Image and question lines =
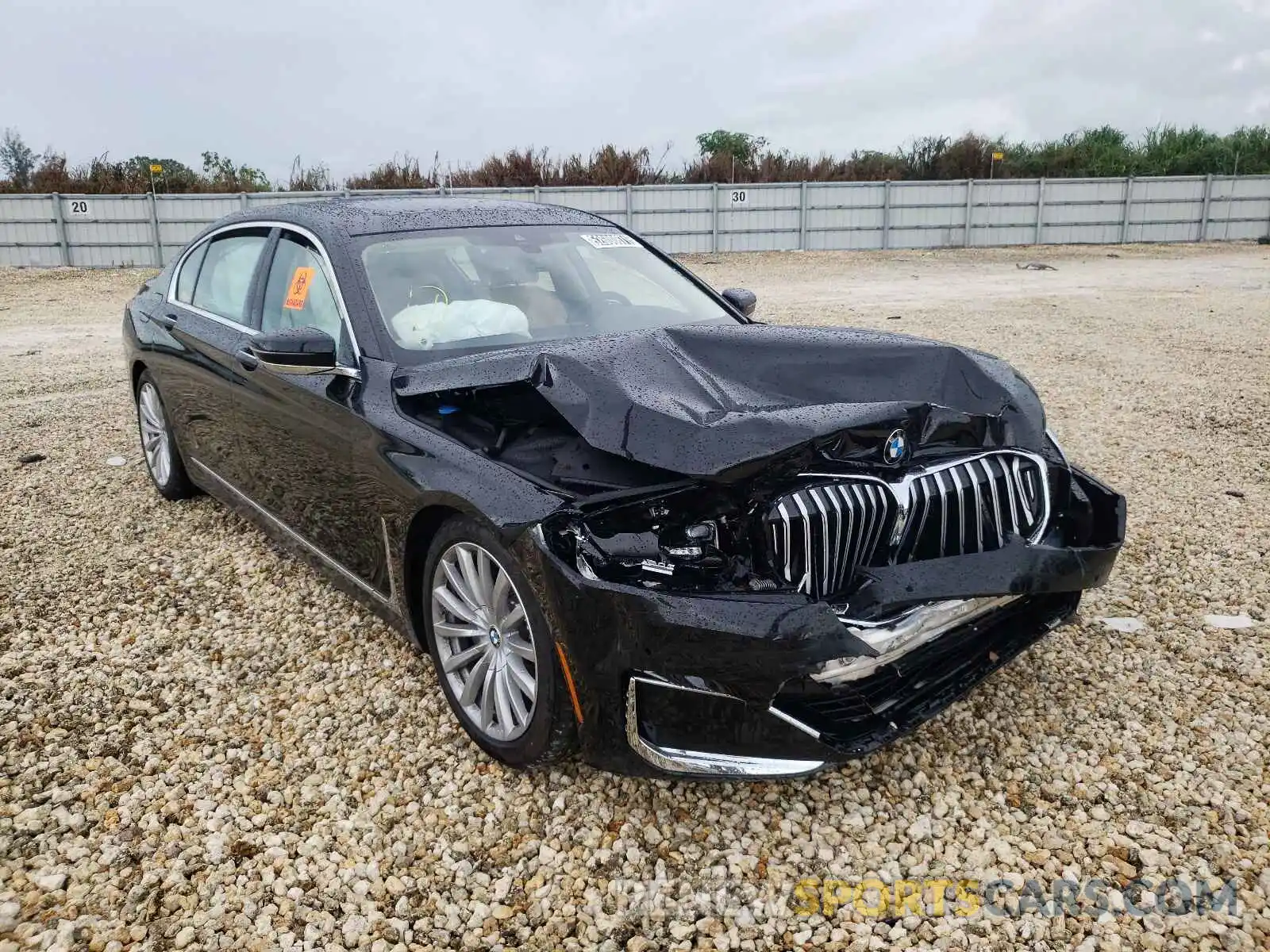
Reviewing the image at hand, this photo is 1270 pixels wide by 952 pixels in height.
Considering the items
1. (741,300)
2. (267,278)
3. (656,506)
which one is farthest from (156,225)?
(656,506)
--
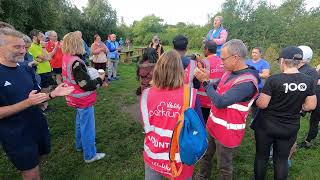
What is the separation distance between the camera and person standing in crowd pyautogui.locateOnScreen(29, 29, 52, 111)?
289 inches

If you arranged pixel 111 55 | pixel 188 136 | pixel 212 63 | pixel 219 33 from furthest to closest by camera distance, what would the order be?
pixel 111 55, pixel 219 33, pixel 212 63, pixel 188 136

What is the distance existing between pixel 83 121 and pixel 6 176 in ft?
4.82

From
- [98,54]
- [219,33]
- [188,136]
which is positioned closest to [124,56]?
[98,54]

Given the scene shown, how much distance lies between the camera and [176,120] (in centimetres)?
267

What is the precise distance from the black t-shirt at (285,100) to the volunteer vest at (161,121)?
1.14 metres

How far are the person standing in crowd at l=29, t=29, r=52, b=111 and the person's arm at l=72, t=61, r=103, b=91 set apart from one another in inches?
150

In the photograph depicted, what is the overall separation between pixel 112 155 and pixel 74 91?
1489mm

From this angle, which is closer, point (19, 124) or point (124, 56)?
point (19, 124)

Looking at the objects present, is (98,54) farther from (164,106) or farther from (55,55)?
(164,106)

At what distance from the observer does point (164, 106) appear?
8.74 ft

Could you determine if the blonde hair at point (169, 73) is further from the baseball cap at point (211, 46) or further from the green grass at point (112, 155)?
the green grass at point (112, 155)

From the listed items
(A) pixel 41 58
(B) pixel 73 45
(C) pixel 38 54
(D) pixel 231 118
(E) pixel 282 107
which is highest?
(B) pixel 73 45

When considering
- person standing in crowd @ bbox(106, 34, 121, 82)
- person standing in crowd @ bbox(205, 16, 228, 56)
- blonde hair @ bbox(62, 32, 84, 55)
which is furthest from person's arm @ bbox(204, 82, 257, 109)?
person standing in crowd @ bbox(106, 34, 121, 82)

OBJECTIVE =
Which lines above contain the word "separation" (case-sensitive)? Copy each of them in full.

PROBLEM SOLUTION =
What is the separation distance between the camera and person standing in crowd pyautogui.locateOnScreen(29, 29, 52, 111)?
In the photograph depicted, what is the overall separation between pixel 112 155 and pixel 74 91?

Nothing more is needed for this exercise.